Grout compactness detection of grouted splice sleeve (GSS) connector based on damping effect induced ultrasonic wave attenuation

As an important connection component for prefabricated concrete (PC) structures, grouted splice sleeve (GSS) connectors are widely employed in building construction. However, effectively detecting grouting defects in GSS connectors remains challenging due to their concealed and inaccessible nature. This paper proposes a novel grouting defect detection method based on damping effect-induced ultrasonic wave attenuation. Based on one degree-of-freedom (DOF) free vibration system, an ultrasonic propagation absorption attenuation model considering the damping effect is built.

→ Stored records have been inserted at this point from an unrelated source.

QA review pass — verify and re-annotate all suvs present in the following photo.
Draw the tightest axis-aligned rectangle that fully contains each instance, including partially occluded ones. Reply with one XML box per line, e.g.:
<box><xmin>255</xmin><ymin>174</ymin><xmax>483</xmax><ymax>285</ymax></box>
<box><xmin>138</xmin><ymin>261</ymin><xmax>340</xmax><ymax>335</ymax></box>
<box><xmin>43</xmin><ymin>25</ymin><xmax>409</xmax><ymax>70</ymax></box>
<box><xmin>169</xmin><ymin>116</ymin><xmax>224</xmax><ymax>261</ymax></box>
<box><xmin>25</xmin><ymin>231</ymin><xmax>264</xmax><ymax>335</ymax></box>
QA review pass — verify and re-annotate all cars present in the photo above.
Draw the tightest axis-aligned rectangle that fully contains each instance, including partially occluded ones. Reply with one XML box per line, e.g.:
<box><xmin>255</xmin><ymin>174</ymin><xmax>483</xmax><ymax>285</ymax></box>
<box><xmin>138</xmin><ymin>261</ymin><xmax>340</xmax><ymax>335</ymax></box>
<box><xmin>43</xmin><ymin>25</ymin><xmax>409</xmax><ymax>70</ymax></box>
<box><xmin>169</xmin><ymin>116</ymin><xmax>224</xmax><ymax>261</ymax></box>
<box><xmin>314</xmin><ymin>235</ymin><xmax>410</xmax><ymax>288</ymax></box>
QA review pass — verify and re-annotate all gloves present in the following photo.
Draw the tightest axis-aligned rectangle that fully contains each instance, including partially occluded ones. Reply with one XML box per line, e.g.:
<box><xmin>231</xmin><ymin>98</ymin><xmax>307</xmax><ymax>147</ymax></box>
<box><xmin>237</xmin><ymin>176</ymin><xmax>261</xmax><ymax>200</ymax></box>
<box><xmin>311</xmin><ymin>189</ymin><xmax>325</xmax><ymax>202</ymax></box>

The result indicates that the response of the model is exponentially decaying. Compared to the empty case, 90% of the ultrasonic energy is dissipated when the ultrasonic waves propagate in a compact GSS. To validate the feasibility of the detection principle, five grouting compactness cases (0%, 28%, 50%, 72%, and 100%) were artificially mimicked and tested. To improve the Signal-to-Noise Ratio (SNR), the time reversal algorithm was applied. The normalized amplitude of the focused signal in the time domain is used as an index to quantitatively reveal the compactness of GSS connectors. Experimental results confirmed that grout material significantly enhances damping effects. In addition, the damping ratios of the GSS connector and the grouting stuffing were experimentally investigated based on the logarithmic decrement of ultrasonic wave. A 2D numerical model verified that groutinduced damping causes exponential ultrasonic attenuation, aligning with theoretical predictions and experimental data. Therefore, the proposed damping effect-induced ultrasonic wave attenuation is viable for grouting compactness detection.